Quante donne in attesa del primo bambino si sono sentite dire la frase: “I figli sono delle madri?”. Le neomamme, in effetti, vengono catapultate in una routine quotidiana che le costringe ad una quanto mai forsennata perfomance di ottime prestazioni, fra notti insonni e bisogni da esaudire. Con la crescita del neo-arrivato, poi, aumenta anche la sensazione di essere state private della propria individualità: spesso a trentacinque anni, la madre ha l’impressione di essersi trasformata, suo malgrado, da donna super indipendente ed autonoma a mera estensione del figlio. A questo punto si riesce a comprendere meglio il tabù che sottende alla frase d’inizio: la vita con un neonato diventa quanto mai dura e ostacolante.
Una donna bandisce tutti i propri bisogni, perfino i primari, per supplire a quelli del proprio cucciolo. Nessuna illusione, anche se si è sempre pensato di aver sposato il più nord europeo degli uomini italiani, i figli sono a carico delle madri. Magari il papà aiuta nel cambio del pannolino e fa il bagnetto al bimbo, ma, dal momento in cui nascono, i figli restano a carico della parte femminile della coppia, l’ormai ex sesso debole.
Spesso, discutendo del problema della divisione dei compiti tra mamma e papà, emerge che il comportamento culturale è tangibilmente spostato in una direzione univoca, anche fra le stesse donne: quante mamme si fanno normalmente carico degli impegni familiari ancor prima di pensare di poterli dividere col coniuge? La maggior parte incastra figli, impegni di lavoro, baby-sitter, orari soffocati, per gestire tutto come se dovesse affrontare una passeggiata su una corda tesa a parecchi metri d’altezza. In poche si fermano a pensare che bisognerebbe trovare una soluzione coinvolgendo anche il papà.

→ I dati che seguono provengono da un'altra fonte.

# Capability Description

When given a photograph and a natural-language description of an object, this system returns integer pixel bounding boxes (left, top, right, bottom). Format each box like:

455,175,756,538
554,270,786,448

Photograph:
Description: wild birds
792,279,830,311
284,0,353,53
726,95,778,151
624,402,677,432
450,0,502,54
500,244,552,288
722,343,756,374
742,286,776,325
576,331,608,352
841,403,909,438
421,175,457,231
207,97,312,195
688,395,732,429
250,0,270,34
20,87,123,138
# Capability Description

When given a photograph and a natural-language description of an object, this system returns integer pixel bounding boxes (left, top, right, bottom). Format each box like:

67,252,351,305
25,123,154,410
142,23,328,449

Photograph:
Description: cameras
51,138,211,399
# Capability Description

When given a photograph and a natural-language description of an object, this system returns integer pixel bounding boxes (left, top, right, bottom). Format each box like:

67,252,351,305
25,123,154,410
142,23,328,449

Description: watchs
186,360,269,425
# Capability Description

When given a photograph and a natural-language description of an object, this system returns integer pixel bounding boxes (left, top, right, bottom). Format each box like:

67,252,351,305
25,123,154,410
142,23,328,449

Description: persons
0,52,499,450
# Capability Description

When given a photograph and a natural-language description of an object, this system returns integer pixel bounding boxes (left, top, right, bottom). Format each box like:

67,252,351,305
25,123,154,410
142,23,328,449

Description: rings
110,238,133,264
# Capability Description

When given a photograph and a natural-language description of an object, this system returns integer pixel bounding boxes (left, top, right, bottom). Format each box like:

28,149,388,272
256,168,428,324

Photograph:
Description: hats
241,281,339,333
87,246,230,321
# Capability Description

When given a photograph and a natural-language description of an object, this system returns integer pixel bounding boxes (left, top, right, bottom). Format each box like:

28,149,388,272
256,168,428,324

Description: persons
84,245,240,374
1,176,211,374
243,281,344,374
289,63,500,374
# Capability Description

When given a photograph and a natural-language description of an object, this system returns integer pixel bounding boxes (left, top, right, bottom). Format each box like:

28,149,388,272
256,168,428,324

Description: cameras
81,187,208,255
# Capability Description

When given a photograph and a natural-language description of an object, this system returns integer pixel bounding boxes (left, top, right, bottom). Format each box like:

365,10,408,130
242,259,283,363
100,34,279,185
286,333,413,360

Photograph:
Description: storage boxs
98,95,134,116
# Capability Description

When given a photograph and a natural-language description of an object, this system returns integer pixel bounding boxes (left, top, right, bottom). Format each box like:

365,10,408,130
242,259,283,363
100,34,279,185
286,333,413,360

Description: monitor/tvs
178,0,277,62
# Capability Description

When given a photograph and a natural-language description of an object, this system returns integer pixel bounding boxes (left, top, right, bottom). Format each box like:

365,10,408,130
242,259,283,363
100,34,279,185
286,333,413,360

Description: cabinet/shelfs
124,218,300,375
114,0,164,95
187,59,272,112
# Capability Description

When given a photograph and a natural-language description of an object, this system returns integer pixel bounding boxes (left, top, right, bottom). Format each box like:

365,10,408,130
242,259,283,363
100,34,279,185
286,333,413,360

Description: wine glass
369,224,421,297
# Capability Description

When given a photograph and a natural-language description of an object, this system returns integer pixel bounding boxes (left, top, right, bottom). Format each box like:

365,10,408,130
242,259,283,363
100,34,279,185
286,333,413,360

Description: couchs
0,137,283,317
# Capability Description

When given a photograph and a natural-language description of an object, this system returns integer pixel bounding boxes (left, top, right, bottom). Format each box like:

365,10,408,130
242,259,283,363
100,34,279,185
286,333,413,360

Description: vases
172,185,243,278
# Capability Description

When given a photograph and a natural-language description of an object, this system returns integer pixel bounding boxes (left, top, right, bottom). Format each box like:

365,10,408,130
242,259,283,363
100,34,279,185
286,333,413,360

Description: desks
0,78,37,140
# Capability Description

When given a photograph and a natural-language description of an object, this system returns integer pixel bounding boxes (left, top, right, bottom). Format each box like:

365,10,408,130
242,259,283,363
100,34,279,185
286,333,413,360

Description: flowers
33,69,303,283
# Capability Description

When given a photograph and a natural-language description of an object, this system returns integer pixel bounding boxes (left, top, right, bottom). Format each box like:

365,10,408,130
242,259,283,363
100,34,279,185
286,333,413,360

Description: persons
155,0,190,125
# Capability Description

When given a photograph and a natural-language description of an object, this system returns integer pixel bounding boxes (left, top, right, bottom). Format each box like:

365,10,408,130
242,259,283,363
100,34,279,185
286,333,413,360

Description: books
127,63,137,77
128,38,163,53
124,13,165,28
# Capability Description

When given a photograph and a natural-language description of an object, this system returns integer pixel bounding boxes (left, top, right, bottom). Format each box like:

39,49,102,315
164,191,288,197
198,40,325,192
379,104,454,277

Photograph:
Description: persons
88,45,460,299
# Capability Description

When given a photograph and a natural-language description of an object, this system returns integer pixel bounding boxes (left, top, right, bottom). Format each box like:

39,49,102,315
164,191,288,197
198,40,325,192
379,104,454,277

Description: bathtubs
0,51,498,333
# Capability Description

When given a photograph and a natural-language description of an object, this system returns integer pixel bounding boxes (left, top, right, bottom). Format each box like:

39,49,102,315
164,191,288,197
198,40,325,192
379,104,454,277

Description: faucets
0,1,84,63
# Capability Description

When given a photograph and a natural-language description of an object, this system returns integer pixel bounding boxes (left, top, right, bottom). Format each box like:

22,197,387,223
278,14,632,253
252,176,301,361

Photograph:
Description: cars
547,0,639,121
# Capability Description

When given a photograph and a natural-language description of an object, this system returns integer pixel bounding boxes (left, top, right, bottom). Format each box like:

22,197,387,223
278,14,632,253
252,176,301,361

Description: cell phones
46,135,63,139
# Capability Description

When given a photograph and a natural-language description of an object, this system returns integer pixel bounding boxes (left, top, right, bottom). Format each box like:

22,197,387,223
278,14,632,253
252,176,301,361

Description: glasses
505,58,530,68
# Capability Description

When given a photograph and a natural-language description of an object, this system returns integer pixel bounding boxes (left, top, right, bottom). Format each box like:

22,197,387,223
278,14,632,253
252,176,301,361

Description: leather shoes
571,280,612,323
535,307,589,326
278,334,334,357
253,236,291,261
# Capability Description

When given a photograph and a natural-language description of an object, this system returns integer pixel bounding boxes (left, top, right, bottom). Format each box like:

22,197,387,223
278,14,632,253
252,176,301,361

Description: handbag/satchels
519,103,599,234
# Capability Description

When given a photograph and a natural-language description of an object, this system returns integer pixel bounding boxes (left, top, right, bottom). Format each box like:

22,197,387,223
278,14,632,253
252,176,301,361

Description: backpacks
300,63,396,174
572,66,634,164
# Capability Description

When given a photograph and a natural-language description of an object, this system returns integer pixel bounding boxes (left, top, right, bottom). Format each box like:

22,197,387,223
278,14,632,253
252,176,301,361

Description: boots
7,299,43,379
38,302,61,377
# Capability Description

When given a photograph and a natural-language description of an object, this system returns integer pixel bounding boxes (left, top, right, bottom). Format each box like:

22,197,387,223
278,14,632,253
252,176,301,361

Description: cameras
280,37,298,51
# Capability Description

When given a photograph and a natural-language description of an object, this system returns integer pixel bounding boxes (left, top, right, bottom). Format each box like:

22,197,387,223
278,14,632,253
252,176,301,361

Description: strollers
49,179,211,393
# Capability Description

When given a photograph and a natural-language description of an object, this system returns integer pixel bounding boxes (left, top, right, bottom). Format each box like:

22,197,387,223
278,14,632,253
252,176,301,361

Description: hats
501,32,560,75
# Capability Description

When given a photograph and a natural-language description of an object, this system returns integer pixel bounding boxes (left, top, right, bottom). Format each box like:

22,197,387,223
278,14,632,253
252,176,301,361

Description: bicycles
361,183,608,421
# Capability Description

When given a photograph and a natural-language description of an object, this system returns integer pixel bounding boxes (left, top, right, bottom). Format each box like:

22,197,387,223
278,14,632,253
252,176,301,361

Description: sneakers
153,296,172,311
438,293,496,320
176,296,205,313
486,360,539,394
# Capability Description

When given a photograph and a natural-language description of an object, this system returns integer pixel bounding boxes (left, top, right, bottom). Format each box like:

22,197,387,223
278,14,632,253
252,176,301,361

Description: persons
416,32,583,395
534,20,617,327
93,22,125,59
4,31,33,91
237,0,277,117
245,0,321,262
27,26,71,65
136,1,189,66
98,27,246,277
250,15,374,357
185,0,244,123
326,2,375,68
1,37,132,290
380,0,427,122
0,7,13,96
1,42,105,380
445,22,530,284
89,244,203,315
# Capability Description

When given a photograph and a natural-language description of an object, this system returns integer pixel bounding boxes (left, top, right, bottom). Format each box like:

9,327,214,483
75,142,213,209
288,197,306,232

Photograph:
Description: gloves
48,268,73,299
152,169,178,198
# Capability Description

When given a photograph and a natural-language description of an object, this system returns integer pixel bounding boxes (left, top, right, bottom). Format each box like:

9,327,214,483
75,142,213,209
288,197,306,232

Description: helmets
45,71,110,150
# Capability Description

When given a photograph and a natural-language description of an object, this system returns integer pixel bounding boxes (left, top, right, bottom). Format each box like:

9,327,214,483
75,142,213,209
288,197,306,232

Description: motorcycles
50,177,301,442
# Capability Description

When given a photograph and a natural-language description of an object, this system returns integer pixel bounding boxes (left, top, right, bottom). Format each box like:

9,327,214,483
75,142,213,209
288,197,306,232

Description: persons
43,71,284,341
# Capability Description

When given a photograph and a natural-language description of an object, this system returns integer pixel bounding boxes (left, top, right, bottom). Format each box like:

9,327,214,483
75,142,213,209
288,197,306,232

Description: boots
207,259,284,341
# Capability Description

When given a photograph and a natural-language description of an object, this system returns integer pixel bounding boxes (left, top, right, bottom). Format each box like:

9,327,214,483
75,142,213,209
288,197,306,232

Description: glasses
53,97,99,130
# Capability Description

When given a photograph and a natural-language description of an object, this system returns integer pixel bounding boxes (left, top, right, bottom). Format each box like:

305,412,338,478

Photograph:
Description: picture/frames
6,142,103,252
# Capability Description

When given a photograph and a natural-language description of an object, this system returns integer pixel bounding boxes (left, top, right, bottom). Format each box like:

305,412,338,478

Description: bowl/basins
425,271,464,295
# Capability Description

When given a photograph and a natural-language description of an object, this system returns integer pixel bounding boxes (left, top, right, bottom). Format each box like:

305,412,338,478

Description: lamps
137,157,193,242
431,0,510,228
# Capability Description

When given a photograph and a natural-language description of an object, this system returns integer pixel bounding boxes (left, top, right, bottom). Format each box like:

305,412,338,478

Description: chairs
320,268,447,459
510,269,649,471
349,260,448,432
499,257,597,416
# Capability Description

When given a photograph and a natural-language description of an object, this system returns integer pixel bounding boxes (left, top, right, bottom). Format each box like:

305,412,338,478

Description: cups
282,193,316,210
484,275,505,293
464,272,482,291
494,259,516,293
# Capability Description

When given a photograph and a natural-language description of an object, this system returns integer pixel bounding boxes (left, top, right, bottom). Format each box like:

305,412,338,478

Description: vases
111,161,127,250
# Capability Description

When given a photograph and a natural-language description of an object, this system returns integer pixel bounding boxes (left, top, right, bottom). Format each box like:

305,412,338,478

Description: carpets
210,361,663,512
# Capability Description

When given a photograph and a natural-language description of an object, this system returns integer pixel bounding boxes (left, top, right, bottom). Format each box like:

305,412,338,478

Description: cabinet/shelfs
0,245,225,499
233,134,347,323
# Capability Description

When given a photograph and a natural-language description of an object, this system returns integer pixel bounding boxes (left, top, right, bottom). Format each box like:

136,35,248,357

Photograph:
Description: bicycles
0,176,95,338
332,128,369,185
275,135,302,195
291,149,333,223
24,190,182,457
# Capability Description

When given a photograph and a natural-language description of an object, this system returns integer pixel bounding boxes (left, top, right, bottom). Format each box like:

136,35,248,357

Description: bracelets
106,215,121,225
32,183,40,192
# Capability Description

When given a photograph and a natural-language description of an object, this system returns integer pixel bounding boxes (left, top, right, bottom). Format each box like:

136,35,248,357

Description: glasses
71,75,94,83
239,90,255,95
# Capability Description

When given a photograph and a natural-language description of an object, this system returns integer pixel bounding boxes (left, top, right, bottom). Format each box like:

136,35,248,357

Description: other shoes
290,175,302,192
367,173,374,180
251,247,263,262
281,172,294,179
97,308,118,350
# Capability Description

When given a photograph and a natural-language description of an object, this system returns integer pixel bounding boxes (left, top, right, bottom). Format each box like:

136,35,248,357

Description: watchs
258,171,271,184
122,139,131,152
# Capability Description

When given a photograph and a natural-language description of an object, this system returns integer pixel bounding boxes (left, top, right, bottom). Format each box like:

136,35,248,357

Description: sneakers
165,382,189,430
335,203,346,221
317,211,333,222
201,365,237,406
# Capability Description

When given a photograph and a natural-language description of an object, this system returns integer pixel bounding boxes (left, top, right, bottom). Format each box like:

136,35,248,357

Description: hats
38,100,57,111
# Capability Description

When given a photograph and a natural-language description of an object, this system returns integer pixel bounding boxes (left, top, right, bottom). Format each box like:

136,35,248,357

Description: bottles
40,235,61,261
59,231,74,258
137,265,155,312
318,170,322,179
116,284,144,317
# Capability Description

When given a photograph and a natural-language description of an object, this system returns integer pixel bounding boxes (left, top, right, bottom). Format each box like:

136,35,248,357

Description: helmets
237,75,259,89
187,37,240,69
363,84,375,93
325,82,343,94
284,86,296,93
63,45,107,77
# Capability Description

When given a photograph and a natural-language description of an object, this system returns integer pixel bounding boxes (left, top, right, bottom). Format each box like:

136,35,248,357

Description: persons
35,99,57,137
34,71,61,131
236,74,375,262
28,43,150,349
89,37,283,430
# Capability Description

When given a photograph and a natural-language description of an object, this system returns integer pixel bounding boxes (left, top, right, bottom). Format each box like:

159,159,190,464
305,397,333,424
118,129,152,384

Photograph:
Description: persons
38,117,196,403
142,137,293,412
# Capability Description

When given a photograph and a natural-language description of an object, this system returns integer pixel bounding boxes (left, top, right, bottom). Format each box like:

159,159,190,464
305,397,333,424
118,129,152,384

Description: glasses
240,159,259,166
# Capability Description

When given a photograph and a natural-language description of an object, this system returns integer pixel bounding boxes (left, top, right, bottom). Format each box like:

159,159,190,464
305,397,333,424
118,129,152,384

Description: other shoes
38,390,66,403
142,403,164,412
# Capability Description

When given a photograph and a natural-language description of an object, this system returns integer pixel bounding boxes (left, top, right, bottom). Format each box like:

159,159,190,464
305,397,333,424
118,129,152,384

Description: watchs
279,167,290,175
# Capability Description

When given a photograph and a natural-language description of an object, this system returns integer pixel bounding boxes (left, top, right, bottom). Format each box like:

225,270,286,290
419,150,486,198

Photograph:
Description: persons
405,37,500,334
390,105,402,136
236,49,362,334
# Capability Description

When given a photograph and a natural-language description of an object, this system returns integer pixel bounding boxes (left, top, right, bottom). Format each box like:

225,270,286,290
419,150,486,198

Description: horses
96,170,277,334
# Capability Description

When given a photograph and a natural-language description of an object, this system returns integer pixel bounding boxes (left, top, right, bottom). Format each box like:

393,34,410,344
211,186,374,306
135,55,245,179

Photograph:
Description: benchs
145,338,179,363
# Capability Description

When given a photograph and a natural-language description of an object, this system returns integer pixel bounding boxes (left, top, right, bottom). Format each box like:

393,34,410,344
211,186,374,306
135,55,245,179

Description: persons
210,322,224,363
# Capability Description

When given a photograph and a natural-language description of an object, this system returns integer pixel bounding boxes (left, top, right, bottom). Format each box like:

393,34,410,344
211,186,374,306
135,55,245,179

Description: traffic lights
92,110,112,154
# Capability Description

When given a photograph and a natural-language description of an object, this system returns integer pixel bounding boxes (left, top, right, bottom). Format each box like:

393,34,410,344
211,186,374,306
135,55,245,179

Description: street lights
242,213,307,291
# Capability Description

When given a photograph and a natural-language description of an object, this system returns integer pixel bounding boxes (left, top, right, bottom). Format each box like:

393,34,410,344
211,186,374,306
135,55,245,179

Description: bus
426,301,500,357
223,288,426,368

Ovviamente la suddivisione dei compiti passa anche dalla legislazione e, considerando quella sulle pari opportunità e i congedi parentali in Italia, la situazione non invoglia – né tantomeno tutela – finanche quei padri più sensibili alla causa familiare.
In un’intervista di tre anni fa, perfino l’allora Capo Dipartimento per le Pari opportunità Isabella Rauti affermava: «Da angelo del focolare la donna d’oggi è diventata un’acrobata. Il lavoro femminile è il nodo di fondo del lavoro italiano, ed è una risorsa economica e sociale il cui punto di arrivo è l’inclusione di tutte le donne». Riflessione, quest’ultima, completamente disattesa dalla realtà dei fatti: da uno studio Ocse le madri disoccupate con tre o più figli nel nostro paese sono il 70%.
Eppure anche le neuroscienze continuano a verificare che la maternità fa sviluppare doti e migliorare capacità; sviluppa delle abilità specifiche necessarie per prendersi cura dei figli, che sono però molto utili anche in altri ambiti, compresi quelli lavorativi. Le mamme moltiplicano la capacità multitasking tipica delle donne. Se realmente in Italia il vento della tendenza culturale cambiasse, finalmente il lavoro femminile potrebbe diventare “il nodo di fondo dell’economia” e a quel punto le donne vedrebbero riconosciute le capacità potenziate durante il periodo della maternità. Forse si potrebbe davvero mettere in pratica quella che, attualmente, appare solo come una provocatoria iniziativa di un altro blog per genitori che propone di inserire tali capacità sul proprio curriculum vitae.
E le neo mamme dimenticherebbero, finalmente, il periodo in cui i figli “erano” delle madri!